BunnyLake · 04/06/2025 10:28

I have fancied short men in the past (I’m 5’6) and the one thing they had in common was confidence (not arrogance). I knew a short guy once who blamed everything on his height and I just kept thinking, if you focused on building confidence your height would not be so much of an issue. It’s like Barbra Streisand and her nose, it wasn’t a problem for her so her belief in it made film producers ok with it too (despite initial kick back from them).

I have never been one of those women who refuse to date someone unless they are much taller than me. The one thing that would put me off is if they lied about their height. Be an honest 5’4 not a lying 5’7.

Thinking about it now the last man I was attracted to was barely 5’6, he may even have been shorter.

This may sound shallow but there is truth to it. If he is going to be short then it’s better to be ambitious and successful. Not for the money aspect but for that aura of competence and intelligence, which I personally find very attractive.

JHound · 04/06/2025 10:31

miraxxx · 04/06/2025 10:09

Does Tinder have race and weight filters? If yes, height is fine too. If not, you lot are flaming hypocrites.

Tinder does have race and weight (or rather “size”) filters - photos.

And people act on these regularly as plenty of data shows. But in those instances people defend it because “you cannot help what you find attractive”. Height needs a filter as height cannot be viewed from a photo.

Not having a height filter will not stop men and women filtering on height. They will just ask upfront or have lots of first dates and no second ones.

Isn’t it just better to have people who would never date you hidden from your sight?

NoBots · 04/06/2025 10:34

Maybe some swimming and basketballs. I don’t think gym is particularly helpful for height.

JHound · 04/06/2025 10:38

Goldenbear · 04/06/2025 10:19

It all sounds very artificial to me- questionnaires for attraction but then I think dating apps are as I am in my 40s and met my husband in a social setting, I think that is much more organic.

Listed entries:
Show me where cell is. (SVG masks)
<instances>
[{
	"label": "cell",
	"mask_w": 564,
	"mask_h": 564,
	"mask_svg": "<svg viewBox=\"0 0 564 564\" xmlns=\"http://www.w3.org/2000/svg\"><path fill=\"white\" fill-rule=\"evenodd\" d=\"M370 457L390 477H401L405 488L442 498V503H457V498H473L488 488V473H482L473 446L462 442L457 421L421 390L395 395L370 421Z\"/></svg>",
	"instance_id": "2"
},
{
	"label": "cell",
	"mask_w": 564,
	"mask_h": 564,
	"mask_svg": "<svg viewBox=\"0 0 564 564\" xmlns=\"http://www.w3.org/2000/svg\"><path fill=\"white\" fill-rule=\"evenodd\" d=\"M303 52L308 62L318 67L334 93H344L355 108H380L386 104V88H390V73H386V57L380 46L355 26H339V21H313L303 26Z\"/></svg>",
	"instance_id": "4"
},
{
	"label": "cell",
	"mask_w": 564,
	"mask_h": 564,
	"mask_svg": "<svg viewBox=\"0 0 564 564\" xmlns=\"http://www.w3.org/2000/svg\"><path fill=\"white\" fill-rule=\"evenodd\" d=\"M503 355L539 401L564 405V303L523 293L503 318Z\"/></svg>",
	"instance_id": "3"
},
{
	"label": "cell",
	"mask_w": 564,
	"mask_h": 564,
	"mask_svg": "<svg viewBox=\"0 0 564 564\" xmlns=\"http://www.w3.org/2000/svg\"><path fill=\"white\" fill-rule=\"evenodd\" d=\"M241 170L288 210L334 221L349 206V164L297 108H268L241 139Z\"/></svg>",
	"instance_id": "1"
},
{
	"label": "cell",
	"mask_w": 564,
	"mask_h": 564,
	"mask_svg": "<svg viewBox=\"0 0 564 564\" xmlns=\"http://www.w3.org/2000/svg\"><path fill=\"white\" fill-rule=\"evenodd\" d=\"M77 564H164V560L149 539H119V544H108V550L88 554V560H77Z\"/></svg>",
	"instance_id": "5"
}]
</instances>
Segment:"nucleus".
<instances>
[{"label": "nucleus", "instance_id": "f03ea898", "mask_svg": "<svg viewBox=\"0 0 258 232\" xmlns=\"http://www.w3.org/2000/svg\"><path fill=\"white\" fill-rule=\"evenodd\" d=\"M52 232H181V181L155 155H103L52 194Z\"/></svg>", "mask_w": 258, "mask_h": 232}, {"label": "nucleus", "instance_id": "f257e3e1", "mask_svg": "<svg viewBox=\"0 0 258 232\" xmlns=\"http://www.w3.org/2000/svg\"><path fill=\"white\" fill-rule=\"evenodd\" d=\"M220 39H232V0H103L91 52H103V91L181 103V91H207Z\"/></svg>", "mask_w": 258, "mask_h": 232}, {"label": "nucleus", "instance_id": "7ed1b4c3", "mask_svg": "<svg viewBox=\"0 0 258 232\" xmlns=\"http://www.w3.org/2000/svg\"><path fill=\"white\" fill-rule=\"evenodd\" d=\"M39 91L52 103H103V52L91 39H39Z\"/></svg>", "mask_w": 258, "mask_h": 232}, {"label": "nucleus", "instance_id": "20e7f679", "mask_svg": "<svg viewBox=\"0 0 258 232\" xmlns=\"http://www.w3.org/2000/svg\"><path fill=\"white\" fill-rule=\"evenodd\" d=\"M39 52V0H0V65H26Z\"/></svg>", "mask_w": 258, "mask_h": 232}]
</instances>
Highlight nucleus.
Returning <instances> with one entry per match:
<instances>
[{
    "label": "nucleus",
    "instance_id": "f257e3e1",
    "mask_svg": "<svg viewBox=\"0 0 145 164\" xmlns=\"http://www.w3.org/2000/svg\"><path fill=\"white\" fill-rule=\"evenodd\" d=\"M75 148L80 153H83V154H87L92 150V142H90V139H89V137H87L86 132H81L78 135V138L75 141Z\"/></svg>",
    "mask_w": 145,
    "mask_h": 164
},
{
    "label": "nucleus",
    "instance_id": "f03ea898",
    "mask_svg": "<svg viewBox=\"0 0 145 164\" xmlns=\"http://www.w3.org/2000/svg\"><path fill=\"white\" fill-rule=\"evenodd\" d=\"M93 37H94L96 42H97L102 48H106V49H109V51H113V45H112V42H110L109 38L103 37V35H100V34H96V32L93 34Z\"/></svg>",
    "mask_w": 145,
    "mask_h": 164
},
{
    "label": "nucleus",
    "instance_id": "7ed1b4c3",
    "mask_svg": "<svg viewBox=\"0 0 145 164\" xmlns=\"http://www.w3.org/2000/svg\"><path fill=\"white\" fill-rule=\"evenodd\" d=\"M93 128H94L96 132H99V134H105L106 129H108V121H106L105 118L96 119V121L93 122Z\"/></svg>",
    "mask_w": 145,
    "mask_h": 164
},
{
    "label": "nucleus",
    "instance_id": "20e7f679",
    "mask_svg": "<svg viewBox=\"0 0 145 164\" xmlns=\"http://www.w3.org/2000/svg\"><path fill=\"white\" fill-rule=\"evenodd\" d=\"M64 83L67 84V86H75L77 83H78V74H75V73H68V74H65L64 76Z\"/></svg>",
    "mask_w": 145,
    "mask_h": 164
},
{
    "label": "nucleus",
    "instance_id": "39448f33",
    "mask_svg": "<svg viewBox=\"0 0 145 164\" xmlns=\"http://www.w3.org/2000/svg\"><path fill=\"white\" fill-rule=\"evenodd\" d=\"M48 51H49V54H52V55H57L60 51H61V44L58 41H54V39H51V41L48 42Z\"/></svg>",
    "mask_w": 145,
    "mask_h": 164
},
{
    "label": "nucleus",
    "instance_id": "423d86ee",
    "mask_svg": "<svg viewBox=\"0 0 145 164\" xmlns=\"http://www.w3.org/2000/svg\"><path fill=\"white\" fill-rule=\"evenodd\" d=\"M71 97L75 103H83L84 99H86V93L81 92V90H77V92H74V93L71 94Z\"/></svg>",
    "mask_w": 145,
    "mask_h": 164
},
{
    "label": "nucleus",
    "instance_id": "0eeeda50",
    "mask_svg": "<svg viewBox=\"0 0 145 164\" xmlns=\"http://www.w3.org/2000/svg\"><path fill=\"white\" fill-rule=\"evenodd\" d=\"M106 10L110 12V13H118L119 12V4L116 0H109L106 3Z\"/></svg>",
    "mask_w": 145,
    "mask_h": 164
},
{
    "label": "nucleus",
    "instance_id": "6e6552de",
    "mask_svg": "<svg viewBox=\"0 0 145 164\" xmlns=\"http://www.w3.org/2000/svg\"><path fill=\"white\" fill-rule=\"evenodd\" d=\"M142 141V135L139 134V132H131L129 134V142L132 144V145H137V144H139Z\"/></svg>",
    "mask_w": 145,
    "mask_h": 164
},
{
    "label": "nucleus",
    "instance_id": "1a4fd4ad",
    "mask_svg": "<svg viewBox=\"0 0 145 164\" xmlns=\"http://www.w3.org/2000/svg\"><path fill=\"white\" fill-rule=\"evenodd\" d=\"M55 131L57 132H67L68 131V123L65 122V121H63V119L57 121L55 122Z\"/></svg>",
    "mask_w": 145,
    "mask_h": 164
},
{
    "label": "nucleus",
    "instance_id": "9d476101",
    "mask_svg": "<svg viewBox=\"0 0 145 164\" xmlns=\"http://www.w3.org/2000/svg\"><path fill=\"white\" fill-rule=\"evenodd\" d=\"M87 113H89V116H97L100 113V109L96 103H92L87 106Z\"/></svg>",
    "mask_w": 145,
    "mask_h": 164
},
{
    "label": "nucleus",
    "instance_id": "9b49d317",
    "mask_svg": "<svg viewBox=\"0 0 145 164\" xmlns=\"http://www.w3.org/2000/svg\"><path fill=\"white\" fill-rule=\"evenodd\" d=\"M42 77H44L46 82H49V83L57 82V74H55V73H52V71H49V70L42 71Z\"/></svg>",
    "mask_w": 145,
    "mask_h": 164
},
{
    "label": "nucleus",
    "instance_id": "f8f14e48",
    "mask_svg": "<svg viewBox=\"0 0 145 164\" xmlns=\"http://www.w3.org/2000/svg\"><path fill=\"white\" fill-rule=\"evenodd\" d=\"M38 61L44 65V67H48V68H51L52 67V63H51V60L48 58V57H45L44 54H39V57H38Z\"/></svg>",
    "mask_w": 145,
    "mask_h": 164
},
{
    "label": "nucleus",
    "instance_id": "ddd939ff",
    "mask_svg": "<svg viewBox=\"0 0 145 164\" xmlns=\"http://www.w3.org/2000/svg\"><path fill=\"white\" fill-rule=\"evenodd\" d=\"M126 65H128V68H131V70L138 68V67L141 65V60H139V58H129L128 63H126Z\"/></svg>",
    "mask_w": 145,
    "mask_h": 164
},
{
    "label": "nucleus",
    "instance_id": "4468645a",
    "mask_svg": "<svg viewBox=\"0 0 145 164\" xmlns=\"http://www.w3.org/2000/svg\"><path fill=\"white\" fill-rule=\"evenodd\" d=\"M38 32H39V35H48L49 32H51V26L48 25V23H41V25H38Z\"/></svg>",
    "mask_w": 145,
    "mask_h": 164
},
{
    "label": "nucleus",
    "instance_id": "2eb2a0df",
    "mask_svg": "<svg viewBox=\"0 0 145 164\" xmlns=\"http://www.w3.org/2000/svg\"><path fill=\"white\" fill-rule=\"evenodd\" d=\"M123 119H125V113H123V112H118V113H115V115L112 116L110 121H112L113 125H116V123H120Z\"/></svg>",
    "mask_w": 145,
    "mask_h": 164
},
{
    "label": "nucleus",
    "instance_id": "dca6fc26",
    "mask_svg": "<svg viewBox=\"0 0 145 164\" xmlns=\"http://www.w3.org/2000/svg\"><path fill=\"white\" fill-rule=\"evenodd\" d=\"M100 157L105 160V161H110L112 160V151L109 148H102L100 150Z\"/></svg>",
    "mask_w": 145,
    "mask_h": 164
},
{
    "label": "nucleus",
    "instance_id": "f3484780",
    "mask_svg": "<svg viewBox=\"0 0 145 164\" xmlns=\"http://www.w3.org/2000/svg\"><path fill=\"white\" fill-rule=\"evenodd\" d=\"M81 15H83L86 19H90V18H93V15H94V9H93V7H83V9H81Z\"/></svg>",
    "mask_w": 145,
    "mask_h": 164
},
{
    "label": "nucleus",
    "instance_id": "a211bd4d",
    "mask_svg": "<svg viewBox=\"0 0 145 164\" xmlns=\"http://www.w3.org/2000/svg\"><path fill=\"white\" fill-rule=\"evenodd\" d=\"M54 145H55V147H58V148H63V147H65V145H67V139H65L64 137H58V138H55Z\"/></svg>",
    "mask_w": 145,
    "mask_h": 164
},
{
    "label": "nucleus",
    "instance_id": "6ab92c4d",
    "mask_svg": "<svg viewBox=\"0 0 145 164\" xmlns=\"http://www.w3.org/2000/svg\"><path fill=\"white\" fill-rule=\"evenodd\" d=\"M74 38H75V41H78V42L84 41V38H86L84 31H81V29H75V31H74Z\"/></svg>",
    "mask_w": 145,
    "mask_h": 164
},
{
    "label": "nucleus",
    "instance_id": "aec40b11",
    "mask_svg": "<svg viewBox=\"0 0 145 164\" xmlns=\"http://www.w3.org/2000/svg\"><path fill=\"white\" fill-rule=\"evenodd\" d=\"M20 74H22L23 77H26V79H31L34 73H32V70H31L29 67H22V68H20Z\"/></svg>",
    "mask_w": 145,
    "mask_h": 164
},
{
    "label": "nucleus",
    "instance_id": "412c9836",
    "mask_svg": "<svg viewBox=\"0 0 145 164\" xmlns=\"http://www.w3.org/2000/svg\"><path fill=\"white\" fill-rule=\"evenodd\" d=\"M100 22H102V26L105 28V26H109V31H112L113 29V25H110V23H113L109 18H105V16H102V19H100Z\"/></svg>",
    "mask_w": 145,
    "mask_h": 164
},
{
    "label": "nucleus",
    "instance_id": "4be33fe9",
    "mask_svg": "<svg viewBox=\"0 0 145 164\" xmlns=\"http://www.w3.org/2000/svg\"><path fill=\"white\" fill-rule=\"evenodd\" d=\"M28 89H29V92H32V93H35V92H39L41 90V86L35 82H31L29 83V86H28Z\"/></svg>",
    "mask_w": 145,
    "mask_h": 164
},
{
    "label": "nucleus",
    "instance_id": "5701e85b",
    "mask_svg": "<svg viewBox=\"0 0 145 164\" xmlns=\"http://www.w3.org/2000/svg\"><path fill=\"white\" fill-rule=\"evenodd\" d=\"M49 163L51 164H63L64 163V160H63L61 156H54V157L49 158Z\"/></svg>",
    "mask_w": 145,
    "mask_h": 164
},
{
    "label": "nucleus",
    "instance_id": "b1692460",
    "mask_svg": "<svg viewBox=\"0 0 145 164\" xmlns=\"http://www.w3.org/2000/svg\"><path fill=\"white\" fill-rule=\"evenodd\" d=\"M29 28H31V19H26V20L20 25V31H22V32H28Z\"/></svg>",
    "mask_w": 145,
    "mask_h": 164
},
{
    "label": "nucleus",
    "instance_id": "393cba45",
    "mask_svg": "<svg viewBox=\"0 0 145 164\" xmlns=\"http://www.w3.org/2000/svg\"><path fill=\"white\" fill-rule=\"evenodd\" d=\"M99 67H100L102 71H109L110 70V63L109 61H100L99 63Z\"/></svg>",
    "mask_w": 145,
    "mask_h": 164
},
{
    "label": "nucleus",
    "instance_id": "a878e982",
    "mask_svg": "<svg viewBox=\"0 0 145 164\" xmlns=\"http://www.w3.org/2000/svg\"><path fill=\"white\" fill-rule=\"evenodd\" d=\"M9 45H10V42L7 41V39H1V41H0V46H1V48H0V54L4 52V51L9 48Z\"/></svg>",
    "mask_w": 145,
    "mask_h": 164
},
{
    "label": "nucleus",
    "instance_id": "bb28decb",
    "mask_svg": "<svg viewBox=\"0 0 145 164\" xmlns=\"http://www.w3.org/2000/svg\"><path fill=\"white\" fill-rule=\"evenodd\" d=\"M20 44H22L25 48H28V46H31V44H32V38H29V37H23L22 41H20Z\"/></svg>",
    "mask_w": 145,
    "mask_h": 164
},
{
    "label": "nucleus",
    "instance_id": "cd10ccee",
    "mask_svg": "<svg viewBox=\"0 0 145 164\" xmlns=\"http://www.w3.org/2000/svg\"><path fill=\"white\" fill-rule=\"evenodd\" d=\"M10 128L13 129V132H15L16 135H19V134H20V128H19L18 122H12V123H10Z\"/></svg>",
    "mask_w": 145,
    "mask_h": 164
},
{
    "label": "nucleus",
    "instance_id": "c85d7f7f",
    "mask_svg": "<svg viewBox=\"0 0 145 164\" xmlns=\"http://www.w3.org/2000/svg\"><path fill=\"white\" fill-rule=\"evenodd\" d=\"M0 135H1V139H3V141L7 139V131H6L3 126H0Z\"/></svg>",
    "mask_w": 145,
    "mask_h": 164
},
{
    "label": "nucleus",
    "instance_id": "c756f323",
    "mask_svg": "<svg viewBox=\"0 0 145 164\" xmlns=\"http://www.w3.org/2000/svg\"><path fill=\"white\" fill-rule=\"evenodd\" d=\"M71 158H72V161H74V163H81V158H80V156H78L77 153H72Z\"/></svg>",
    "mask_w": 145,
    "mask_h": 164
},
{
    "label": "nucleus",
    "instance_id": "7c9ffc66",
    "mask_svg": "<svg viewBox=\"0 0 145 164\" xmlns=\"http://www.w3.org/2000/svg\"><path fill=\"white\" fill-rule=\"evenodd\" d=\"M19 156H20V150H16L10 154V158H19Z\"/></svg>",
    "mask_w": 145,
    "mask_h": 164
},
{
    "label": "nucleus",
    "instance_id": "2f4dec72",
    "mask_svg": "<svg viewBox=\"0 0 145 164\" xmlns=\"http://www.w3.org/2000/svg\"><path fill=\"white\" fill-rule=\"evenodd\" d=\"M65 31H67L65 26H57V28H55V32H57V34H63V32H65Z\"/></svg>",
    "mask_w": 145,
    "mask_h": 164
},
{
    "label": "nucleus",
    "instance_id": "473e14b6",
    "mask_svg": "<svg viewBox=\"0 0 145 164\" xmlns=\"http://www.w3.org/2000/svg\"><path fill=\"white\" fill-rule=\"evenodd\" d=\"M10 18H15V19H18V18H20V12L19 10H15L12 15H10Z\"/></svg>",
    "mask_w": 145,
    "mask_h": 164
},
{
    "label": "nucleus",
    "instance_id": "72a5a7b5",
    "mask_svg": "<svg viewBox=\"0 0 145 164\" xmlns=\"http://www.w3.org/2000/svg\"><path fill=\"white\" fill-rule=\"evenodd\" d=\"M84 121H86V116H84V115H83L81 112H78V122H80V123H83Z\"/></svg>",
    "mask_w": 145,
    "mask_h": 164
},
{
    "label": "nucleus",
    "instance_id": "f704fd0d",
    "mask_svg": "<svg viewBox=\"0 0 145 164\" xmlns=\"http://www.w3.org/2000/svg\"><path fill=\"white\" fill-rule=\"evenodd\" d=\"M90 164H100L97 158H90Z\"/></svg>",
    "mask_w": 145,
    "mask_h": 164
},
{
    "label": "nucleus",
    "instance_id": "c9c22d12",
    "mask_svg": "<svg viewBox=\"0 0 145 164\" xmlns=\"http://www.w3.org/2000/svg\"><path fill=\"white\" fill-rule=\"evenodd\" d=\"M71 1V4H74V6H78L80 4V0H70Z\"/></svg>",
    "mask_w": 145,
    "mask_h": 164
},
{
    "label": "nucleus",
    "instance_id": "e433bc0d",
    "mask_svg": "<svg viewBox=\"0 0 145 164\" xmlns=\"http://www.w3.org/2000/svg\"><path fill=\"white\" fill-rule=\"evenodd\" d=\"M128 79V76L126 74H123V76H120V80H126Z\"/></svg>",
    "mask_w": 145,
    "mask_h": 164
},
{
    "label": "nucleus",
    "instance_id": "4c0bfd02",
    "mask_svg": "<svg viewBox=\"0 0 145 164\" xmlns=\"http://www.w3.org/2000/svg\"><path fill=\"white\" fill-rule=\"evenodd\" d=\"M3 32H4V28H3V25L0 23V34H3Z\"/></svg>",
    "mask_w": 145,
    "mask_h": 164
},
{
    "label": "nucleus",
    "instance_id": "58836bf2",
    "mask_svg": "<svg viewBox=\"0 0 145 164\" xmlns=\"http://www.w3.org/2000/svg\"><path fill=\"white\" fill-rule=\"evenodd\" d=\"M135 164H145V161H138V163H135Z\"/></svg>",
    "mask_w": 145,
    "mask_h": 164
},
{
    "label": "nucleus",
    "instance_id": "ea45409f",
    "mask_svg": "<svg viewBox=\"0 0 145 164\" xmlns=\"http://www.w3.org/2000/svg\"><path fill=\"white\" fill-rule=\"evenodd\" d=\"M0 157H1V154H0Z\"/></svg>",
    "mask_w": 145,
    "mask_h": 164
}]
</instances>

Work required: Please retype the forum thread about height and dating in full, with every word, line and mark unchanged.

Your response:
BunnyLake · 04/06/2025 10:28

I have fancied short men in the past (I’m 5’6) and the one thing they had in common was confidence (not arrogance). I knew a short guy once who blamed everything on his height and I just kept thinking, if you focused on building confidence your height would not be so much of an issue. It’s like Barbra Streisand and her nose, it wasn’t a problem for her so her belief in it made film producers ok with it too (despite initial kick back from them).

I have never been one of those women who refuse to date someone unless they are much taller than me. The one thing that would put me off is if they lied about their height. Be an honest 5’4 not a lying 5’7.

Thinking about it now the last man I was attracted to was barely 5’6, he may even have been shorter.

This may sound shallow but there is truth to it. If he is going to be short then it’s better to be ambitious and successful. Not for the money aspect but for that aura of competence and intelligence, which I personally find very attractive.

JHound · 04/06/2025 10:31

miraxxx · 04/06/2025 10:09

Does Tinder have race and weight filters? If yes, height is fine too. If not, you lot are flaming hypocrites.

Tinder does have race and weight (or rather “size”) filters - photos.

And people act on these regularly as plenty of data shows. But in those instances people defend it because “you cannot help what you find attractive”. Height needs a filter as height cannot be viewed from a photo.

Not having a height filter will not stop men and women filtering on height. They will just ask upfront or have lots of first dates and no second ones.

Isn’t it just better to have people who would never date you hidden from your sight?

NoBots · 04/06/2025 10:34

Maybe some swimming and basketballs. I don’t think gym is particularly helpful for height.

JHound · 04/06/2025 10:38

Goldenbear · 04/06/2025 10:19

It all sounds very artificial to me- questionnaires for attraction but then I think dating apps are as I am in my 40s and met my husband in a social setting, I think that is much more organic.